Artifacts also provide focal points in the interview process. The material dimension allows for sensory touch, which can aid participants in processing thoughts and triggering memories of experience with the artifacts. They enable recalling of histories and stories associated with them, as well as other objects they have relations with. There can also be other people involved in these histories, stories, memories, and network of objects. With proper follow-up questions, artifacts serve as starting points that can help the interviewer snowball questions, thereby catalyze generative meaning-making, nuances and insights that otherwise may not be uncovered.
Focusing attention on artifacts enables opportunities for interview participants to reexamine how they relate to the objects at issue. In so doing, they reveal their sense about who they are. As Csikszentmihalyi (1993) argue,

[Objects help] both focus attention, reducing entropy in consciousness, and vividly brings back old memories and experiences, thus adding a sense of depth and wholeness to the self of its owner… the most meaningful symbol of his private self … had the power to put him back in touch with himself. (25)

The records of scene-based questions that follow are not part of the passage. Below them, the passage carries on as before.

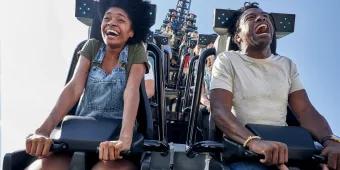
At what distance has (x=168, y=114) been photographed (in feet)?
16.7

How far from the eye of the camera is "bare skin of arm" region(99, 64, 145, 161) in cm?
160

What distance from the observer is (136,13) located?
2242mm

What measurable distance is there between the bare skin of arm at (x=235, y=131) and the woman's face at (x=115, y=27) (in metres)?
0.53

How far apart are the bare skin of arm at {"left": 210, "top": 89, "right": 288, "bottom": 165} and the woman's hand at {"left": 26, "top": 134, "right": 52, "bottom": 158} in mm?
790

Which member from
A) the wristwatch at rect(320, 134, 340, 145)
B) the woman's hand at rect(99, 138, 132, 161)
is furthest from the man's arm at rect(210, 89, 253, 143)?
the woman's hand at rect(99, 138, 132, 161)

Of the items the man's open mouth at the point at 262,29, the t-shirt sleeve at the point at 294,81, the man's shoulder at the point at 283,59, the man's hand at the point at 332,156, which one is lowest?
the man's hand at the point at 332,156

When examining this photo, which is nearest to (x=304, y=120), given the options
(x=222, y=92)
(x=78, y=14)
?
(x=222, y=92)

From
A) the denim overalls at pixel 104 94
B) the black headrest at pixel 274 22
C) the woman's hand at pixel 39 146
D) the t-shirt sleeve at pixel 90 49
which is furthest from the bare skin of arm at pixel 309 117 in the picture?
the woman's hand at pixel 39 146

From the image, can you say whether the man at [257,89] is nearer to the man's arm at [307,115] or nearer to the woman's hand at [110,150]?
the man's arm at [307,115]

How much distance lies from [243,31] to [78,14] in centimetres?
104

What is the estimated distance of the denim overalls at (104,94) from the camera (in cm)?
204

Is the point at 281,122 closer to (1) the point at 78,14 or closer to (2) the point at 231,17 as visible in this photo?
(2) the point at 231,17

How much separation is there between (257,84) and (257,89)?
0.03 m

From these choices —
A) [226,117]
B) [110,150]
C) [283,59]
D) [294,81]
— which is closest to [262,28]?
[283,59]
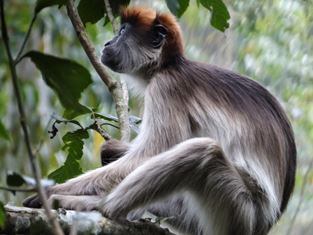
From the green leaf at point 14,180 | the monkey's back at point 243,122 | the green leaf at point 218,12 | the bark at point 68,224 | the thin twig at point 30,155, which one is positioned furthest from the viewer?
the monkey's back at point 243,122

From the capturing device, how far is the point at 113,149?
14.4 ft

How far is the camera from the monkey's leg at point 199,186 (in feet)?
12.5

Therefore, artifacts “embody the values and tastes as well as the accomplishments of the owner” and they serve as “repositories of meanings about the self” (Csikszentmihalyi 1993: 25-26).

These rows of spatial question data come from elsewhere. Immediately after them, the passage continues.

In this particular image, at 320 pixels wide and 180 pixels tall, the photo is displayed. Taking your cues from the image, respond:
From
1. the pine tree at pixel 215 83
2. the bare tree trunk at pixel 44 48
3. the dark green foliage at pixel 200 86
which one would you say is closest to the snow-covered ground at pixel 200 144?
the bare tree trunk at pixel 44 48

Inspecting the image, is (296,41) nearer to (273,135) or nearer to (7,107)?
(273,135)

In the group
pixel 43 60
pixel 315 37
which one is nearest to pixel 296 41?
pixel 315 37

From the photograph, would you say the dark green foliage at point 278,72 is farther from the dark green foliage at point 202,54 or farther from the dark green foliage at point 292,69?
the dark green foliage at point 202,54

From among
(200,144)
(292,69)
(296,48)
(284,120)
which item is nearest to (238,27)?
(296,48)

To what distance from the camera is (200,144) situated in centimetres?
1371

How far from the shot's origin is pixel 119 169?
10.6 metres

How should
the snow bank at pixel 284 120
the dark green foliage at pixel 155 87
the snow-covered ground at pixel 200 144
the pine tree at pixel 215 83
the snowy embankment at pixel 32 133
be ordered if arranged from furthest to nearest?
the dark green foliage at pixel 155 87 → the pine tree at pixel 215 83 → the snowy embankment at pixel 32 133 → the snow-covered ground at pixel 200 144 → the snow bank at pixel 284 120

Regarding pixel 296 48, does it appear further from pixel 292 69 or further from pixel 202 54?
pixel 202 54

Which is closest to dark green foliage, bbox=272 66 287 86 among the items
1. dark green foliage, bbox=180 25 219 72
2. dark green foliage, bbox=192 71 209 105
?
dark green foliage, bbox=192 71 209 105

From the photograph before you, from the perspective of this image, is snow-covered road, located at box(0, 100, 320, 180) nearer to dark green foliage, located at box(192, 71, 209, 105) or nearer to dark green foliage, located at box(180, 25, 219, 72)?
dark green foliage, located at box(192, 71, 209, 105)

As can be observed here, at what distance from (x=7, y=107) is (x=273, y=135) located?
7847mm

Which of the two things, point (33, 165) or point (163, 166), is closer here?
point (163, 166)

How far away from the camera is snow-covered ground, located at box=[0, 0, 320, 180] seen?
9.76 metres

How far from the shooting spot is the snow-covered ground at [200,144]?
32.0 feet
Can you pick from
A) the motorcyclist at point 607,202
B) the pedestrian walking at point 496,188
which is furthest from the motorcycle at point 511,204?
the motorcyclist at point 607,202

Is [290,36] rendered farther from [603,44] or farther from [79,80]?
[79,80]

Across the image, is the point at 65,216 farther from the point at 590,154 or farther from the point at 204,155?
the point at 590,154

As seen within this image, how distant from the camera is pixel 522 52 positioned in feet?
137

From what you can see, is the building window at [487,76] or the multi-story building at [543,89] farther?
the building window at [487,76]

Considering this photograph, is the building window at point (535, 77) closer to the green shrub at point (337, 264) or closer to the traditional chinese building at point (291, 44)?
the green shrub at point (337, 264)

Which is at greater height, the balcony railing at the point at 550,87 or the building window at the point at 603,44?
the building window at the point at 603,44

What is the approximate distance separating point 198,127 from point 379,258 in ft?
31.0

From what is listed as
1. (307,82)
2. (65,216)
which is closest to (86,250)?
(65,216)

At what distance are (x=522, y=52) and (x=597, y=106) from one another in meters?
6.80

The way in which people talk about artifacts they own also reveal how they place themselves in the social networks in which they define themselves. For example, the participant I interviewed today selected a ceramic bean pot and a cookbook (see photo above) from his grandmother. The cookbook was published in 1903 and is in Norwegian. It reveals the participant’s family origin, and his relationship with his grandmother, who laboriously prepared very time-consuming and yet delicious Christmas meals that the participant still vividly remembers more than half a century later. 
As repository of meanings, artifacts are often capable of drawing out rich narratives complete with sounds, smell, images, tastes, feelings, emotions, and the context in which these sensory dimensions exist. Therefore, engaging interview participants with artifacts opens the window to peek into the holistic experience the owner of the artifacts has had.
To me, the most important take-away of studying the use of artifacts in interviews is developing sensitivity toward the interaction between artifacts and people, and toward the experience surrounding such interaction. Artifacts are not just objects. The acts of acquiring, keeping, and using an artifact, as well as giving it a spot in their private homes all have meanings. Why and how an artifact becomes a part of someone’s life is intriguing.


References:
Akama, Y., R. Cooper, L. Vaughan, and S. Viller. 2007. Show and Tell: Accessing and Communicating Implicit Knowledge Through Artefacts. Artifact I (3):172–181.
Csikszentmihalyi, M. 1993. Why We Need Things. In S. Lubar and W.D. Kingery (eds.) History from Things: Essays on Material Culture , pp. 20–29. London: Smithsonian institution press.